On Tue, 7 May 2024 at 18:15, Bryan O'Donoghue bryan.odonoghue@linaro.org wrote:
On 07/05/2024 16:09, Dmitry Baryshkov wrote:
Ah, I see. Then why do you require the DMA-ble buffer at all? If you are providing data to VPU or DRM, then you should be able to get the buffer from the data-consuming device.
Because we don't necessarily know what the consuming device is, if any.
Could be VPU, could be Zoom/Hangouts via pipewire, could for argument sake be GPU or DSP.
Also if we introduce a dependency on another device to allocate the output buffers - say always taking the output buffer from the GPU, then we've added another dependency which is more difficult to guarantee across different arches.
Yes. And it should be expected. It's a consumer who knows the restrictions on the buffer. As I wrote, Zoom/Hangouts should not require a DMA buffer at all. Applications should be able to allocate the buffer out of the generic memory. GPUs might also have different requirements. Consider GPUs with VRAM. It might be beneficial to allocate a buffer out of VRAM rather than generic DMA mem.
On Tue, May 07, 2024 at 06:19:18PM +0300, Dmitry Baryshkov wrote:
On Tue, 7 May 2024 at 18:15, Bryan O'Donoghue wrote:
On 07/05/2024 16:09, Dmitry Baryshkov wrote:
Ah, I see. Then why do you require the DMA-ble buffer at all? If you are providing data to VPU or DRM, then you should be able to get the buffer from the data-consuming device.
Because we don't necessarily know what the consuming device is, if any.
Could be VPU, could be Zoom/Hangouts via pipewire, could for argument sake be GPU or DSP.
Also if we introduce a dependency on another device to allocate the output buffers - say always taking the output buffer from the GPU, then we've added another dependency which is more difficult to guarantee across different arches.
Yes. And it should be expected. It's a consumer who knows the restrictions on the buffer. As I wrote, Zoom/Hangouts should not require a DMA buffer at all.
Why not ? If you want to capture to a buffer that you then compose on the screen without copying data, dma-buf is the way to go. That's the Linux solution for buffer sharing.
Applications should be able to allocate the buffer out of the generic memory.
If applications really want to copy data and degrade performance, they are free to shoot themselves in the foot of course. Applications (or compositors) need to support copying as a fallback in the worst case, but all components should at least aim for the zero-copy case.

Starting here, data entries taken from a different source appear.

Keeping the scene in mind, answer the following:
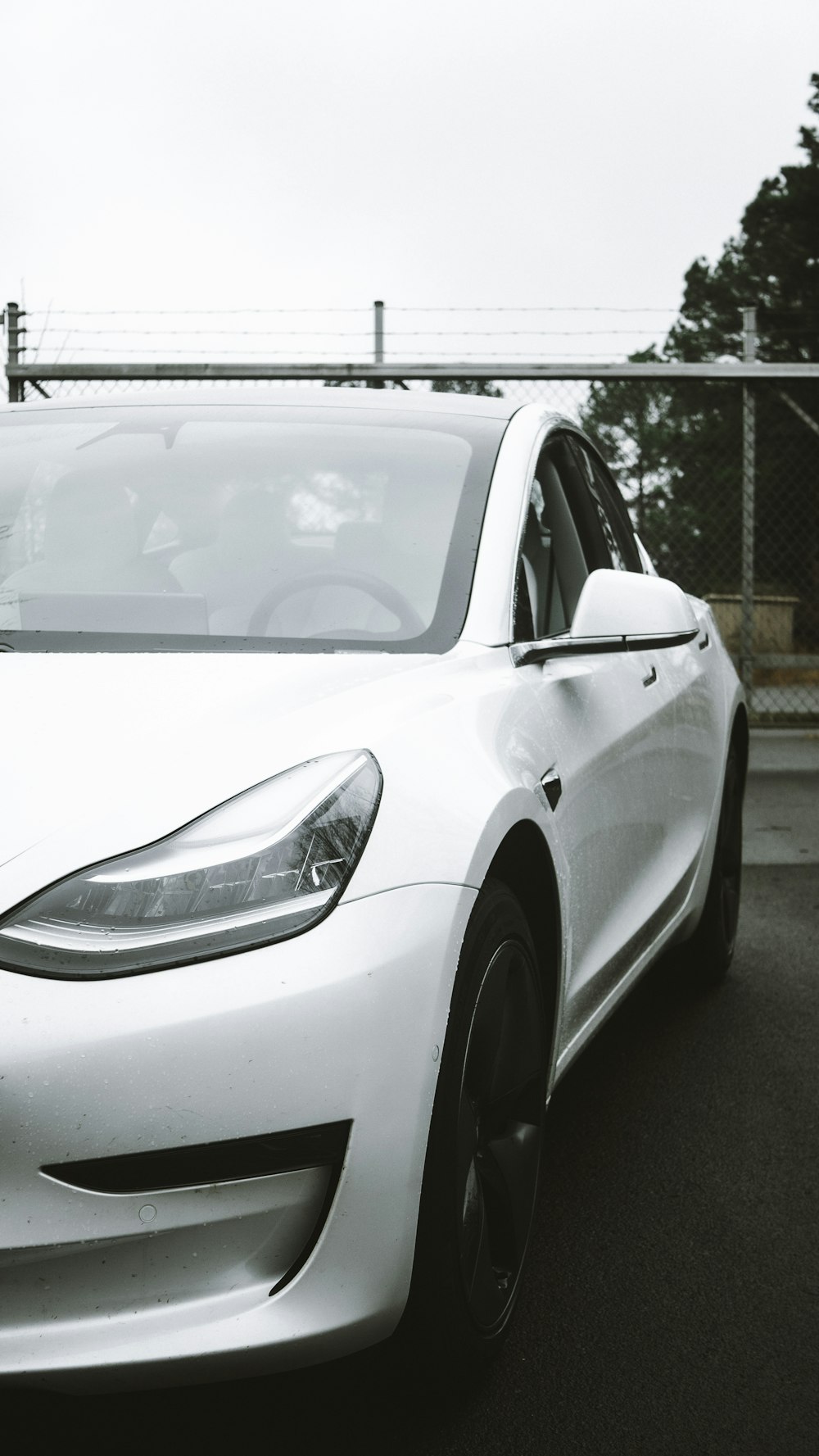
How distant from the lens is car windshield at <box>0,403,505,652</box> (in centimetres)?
235

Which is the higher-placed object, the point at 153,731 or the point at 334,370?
the point at 334,370

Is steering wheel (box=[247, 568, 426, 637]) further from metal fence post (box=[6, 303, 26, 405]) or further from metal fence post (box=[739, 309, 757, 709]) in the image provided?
metal fence post (box=[739, 309, 757, 709])

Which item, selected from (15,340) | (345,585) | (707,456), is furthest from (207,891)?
(707,456)

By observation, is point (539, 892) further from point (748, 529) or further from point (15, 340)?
point (15, 340)

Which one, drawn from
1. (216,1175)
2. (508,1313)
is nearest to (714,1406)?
(508,1313)

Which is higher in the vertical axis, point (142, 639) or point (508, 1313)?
point (142, 639)

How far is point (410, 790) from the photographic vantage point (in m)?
1.75

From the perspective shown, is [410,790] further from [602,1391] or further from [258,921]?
[602,1391]

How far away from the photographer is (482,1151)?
199cm

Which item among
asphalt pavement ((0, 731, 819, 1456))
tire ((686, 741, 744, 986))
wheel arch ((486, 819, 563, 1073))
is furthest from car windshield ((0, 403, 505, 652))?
tire ((686, 741, 744, 986))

GPUs might also have different requirements. Consider GPUs with VRAM. It might be beneficial to allocate a buffer out of VRAM rather than generic DMA mem.

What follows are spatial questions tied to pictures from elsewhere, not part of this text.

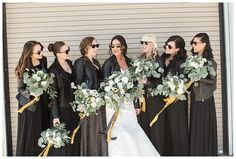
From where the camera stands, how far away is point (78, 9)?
6.30m

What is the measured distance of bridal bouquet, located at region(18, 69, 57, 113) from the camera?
5.30 metres

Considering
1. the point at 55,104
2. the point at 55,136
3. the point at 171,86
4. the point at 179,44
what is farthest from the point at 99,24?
the point at 55,136

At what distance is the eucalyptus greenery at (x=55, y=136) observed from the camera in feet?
17.5

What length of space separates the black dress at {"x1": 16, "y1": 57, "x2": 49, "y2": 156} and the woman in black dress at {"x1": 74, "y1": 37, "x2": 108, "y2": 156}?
47 centimetres

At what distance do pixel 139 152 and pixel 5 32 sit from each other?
2484 millimetres

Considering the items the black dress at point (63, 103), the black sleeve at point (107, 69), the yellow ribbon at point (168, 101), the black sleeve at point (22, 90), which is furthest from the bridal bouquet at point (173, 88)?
the black sleeve at point (22, 90)

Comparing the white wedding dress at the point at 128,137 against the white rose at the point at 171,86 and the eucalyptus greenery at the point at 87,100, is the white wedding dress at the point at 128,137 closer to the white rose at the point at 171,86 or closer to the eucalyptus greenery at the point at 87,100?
the eucalyptus greenery at the point at 87,100

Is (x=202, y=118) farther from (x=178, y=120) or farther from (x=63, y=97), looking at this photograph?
(x=63, y=97)

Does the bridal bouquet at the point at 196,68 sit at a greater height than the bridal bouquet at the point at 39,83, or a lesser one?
greater

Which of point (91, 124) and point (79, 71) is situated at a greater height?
point (79, 71)

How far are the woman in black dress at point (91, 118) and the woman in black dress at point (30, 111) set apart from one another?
1.55 ft

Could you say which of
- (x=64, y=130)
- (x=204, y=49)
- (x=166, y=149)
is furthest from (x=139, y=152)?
(x=204, y=49)

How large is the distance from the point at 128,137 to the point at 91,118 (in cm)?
54

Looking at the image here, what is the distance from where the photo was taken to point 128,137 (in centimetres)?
537
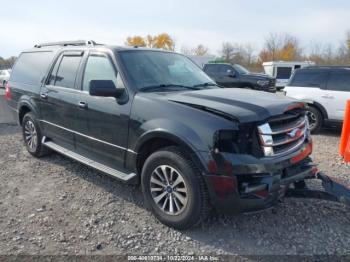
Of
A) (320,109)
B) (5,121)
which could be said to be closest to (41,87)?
(5,121)

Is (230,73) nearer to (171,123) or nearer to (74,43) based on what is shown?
(74,43)

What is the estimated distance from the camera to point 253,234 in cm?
346

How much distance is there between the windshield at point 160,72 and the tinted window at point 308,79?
16.0 feet

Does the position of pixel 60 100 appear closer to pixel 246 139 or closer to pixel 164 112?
pixel 164 112

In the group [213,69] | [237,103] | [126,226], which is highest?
[213,69]

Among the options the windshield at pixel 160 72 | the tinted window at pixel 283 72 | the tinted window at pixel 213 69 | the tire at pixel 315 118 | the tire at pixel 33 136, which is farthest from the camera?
the tinted window at pixel 283 72

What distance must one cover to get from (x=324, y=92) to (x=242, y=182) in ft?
20.7

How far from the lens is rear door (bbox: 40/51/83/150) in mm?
4586

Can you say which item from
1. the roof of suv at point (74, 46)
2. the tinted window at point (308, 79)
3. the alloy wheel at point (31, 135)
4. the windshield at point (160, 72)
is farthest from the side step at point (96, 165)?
the tinted window at point (308, 79)

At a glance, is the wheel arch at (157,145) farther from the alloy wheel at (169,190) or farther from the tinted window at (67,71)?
the tinted window at (67,71)

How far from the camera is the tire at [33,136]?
5.58 metres

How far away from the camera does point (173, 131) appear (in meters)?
3.25

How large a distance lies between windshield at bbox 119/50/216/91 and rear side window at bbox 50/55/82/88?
0.92 meters

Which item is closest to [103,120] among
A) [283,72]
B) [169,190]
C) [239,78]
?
[169,190]
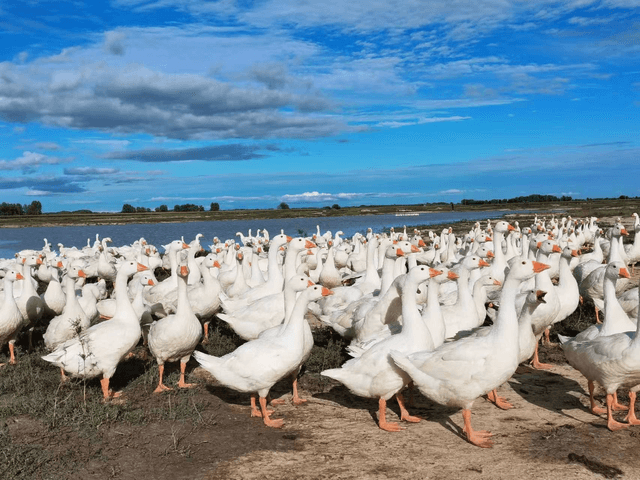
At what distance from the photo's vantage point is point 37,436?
7117 mm

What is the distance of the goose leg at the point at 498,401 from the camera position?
316 inches

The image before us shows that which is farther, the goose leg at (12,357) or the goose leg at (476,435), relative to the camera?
the goose leg at (12,357)

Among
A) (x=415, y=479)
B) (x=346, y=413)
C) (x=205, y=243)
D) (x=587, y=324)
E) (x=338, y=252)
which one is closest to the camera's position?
(x=415, y=479)

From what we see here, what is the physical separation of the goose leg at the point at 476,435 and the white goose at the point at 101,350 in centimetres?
547

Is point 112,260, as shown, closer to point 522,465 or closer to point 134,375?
point 134,375

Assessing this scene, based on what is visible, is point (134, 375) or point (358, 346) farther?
point (134, 375)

Absolutely. For that we need a centralized device memory allocator in userspace. An effort was started by James Jones in 2016, see [1]. It has unfortunately stalled. If I didn't have a camera framework to develop, I would try to tackle that issue :-)
[1] https://www.x.org/wiki/Events/XDC2016/Program/Unix_Device_Memory_Allocation....

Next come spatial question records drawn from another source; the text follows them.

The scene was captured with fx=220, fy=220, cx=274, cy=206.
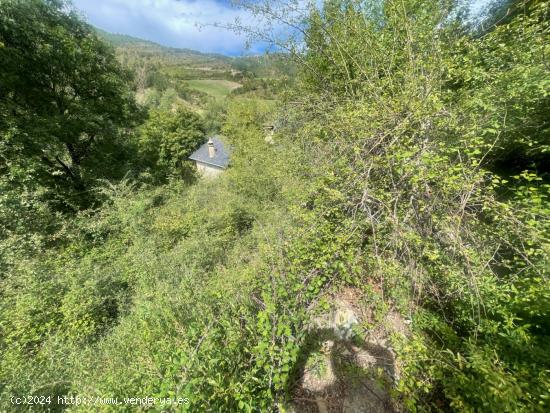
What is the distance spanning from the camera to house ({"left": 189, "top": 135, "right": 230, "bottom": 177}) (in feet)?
71.2

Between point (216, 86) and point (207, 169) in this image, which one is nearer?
point (207, 169)

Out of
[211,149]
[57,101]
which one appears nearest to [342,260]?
[57,101]

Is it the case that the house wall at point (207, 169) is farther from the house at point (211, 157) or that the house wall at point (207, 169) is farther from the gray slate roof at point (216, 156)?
the gray slate roof at point (216, 156)

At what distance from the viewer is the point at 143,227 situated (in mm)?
6809

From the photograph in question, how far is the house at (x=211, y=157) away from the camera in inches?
854

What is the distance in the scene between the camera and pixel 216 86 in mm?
58125

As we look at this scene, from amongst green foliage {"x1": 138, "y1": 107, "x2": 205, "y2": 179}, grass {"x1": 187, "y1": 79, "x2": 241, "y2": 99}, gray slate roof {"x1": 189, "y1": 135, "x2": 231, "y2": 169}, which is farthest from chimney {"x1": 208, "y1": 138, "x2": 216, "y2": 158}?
grass {"x1": 187, "y1": 79, "x2": 241, "y2": 99}

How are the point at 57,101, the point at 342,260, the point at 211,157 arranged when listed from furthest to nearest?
the point at 211,157
the point at 57,101
the point at 342,260

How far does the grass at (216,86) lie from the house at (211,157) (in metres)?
32.0

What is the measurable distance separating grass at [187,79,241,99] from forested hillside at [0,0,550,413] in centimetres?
4922

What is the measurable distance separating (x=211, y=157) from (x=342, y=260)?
71.9 feet

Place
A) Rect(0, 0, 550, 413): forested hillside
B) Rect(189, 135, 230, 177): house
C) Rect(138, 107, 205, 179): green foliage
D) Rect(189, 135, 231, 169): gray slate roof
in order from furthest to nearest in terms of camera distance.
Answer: Rect(189, 135, 230, 177): house → Rect(189, 135, 231, 169): gray slate roof → Rect(138, 107, 205, 179): green foliage → Rect(0, 0, 550, 413): forested hillside

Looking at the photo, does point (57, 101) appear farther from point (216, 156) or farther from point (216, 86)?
point (216, 86)

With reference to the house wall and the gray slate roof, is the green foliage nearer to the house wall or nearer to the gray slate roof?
the gray slate roof
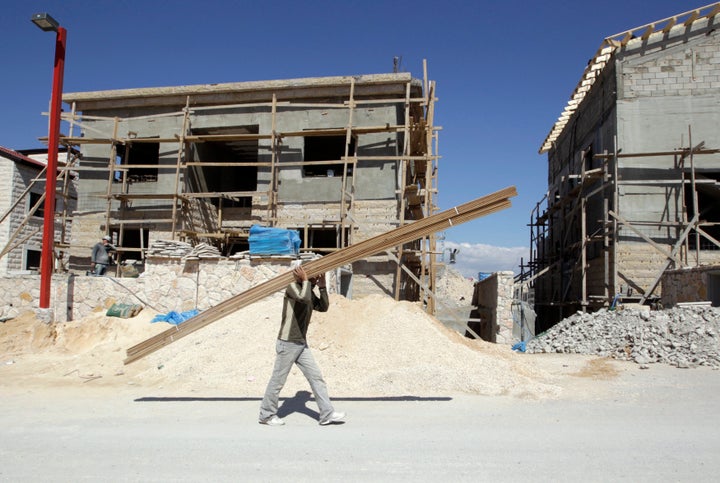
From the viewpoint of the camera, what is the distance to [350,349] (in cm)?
929

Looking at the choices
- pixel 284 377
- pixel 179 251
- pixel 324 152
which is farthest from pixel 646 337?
pixel 324 152

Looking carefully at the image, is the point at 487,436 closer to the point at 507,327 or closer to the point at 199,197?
the point at 507,327

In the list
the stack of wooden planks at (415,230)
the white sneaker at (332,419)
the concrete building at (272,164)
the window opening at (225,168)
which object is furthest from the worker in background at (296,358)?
the window opening at (225,168)

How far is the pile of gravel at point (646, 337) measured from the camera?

On Tue, 7 May 2024 at 21:40, Laurent Pinchart laurent.pinchart@ideasonboard.com wrote:
On Tue, May 07, 2024 at 06:19:18PM +0300, Dmitry Baryshkov wrote:
On Tue, 7 May 2024 at 18:15, Bryan O'Donoghue wrote:
On 07/05/2024 16:09, Dmitry Baryshkov wrote:
Ah, I see. Then why do you require the DMA-ble buffer at all? If you are providing data to VPU or DRM, then you should be able to get the buffer from the data-consuming device.
Because we don't necessarily know what the consuming device is, if any.
Could be VPU, could be Zoom/Hangouts via pipewire, could for argument sake be GPU or DSP.
Also if we introduce a dependency on another device to allocate the output buffers - say always taking the output buffer from the GPU, then we've added another dependency which is more difficult to guarantee across different arches.
Yes. And it should be expected. It's a consumer who knows the restrictions on the buffer. As I wrote, Zoom/Hangouts should not require a DMA buffer at all.
Why not ? If you want to capture to a buffer that you then compose on the screen without copying data, dma-buf is the way to go. That's the Linux solution for buffer sharing.
Yes. But it should be allocated by the DRM driver. As Sima wrote, there is no guarantee that the buffer allocated from dma-heaps is accessible to the GPU.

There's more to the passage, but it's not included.